Spatial reasoning dataset excerpts:
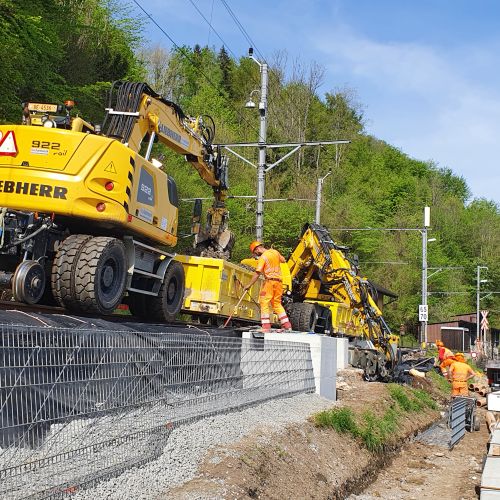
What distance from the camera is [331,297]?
20.7 metres

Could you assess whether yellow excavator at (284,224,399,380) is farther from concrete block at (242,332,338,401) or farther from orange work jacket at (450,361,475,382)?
concrete block at (242,332,338,401)

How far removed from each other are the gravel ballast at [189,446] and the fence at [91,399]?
10cm

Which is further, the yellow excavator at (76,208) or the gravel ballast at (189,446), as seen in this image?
the yellow excavator at (76,208)

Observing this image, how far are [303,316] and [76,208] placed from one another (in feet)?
33.0

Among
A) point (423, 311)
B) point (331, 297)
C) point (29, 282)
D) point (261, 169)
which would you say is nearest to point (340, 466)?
point (29, 282)

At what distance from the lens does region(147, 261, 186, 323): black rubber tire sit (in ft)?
38.9

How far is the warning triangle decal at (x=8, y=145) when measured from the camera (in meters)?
9.66

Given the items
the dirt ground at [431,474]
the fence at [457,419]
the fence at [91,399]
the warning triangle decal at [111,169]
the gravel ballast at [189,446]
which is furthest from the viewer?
the fence at [457,419]

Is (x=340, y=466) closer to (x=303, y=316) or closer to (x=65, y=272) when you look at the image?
(x=65, y=272)

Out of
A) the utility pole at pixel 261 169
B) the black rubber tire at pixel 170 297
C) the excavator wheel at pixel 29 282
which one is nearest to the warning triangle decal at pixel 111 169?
the excavator wheel at pixel 29 282

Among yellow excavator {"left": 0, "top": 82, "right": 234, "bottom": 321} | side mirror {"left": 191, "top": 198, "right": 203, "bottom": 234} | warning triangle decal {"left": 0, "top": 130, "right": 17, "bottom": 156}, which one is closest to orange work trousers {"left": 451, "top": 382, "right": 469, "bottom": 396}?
side mirror {"left": 191, "top": 198, "right": 203, "bottom": 234}

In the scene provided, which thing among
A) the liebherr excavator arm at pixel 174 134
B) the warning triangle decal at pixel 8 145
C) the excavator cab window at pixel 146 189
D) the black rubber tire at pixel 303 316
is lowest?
the black rubber tire at pixel 303 316

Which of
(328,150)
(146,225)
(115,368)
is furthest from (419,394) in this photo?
(328,150)

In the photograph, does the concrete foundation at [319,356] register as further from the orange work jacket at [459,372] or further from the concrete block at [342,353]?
the orange work jacket at [459,372]
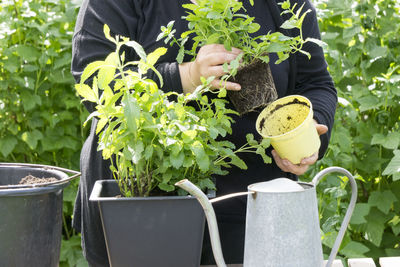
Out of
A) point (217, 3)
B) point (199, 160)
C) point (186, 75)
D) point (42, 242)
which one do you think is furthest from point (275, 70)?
point (42, 242)

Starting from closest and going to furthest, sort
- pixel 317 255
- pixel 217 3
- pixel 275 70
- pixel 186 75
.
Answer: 1. pixel 317 255
2. pixel 217 3
3. pixel 186 75
4. pixel 275 70

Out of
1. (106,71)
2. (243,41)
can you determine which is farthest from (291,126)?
(106,71)

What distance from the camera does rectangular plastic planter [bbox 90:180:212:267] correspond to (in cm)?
101

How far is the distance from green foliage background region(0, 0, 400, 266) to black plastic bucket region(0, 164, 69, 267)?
146 centimetres

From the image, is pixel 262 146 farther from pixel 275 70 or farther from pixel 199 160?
pixel 275 70

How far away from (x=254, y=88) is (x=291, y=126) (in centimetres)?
11

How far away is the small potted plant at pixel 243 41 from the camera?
112cm

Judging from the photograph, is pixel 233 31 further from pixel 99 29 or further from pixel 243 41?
pixel 99 29

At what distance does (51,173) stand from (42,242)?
0.54 ft

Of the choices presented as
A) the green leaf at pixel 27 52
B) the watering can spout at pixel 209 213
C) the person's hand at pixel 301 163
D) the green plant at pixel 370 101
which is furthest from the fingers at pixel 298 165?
the green leaf at pixel 27 52

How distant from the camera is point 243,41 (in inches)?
47.3

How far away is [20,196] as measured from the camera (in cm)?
103

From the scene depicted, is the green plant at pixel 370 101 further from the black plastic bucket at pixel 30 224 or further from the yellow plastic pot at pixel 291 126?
the black plastic bucket at pixel 30 224

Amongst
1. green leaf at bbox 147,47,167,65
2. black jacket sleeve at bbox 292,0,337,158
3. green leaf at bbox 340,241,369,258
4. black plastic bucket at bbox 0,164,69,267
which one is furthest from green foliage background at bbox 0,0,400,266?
green leaf at bbox 147,47,167,65
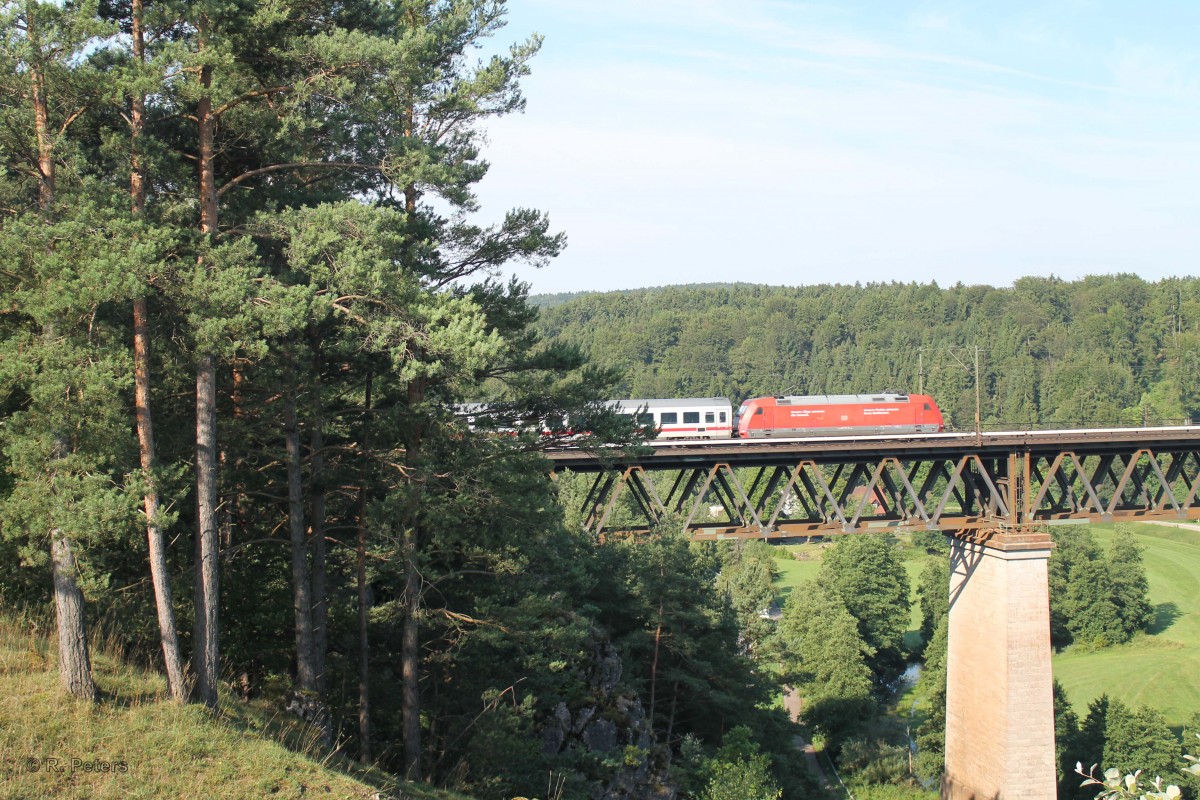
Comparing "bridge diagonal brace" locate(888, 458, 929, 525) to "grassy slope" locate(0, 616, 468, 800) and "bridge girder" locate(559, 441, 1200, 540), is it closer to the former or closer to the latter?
"bridge girder" locate(559, 441, 1200, 540)

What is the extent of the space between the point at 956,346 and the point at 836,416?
352ft

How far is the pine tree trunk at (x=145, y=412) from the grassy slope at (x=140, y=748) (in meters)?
0.58

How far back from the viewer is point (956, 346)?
142 metres

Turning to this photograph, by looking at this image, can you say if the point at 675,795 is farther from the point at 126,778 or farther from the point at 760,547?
the point at 760,547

▸ WORK TO COMPLETE
Copy out everything from the line containing "How far back" down to the end of the records, word for word.

▸ PROBLEM SOLUTION
How far back from the viewer is point (956, 346)?
142 metres

Turning to this photograph, by looking at this image, can you say if the point at 675,795 is farther from the point at 126,778 or farther from the point at 760,547?
the point at 760,547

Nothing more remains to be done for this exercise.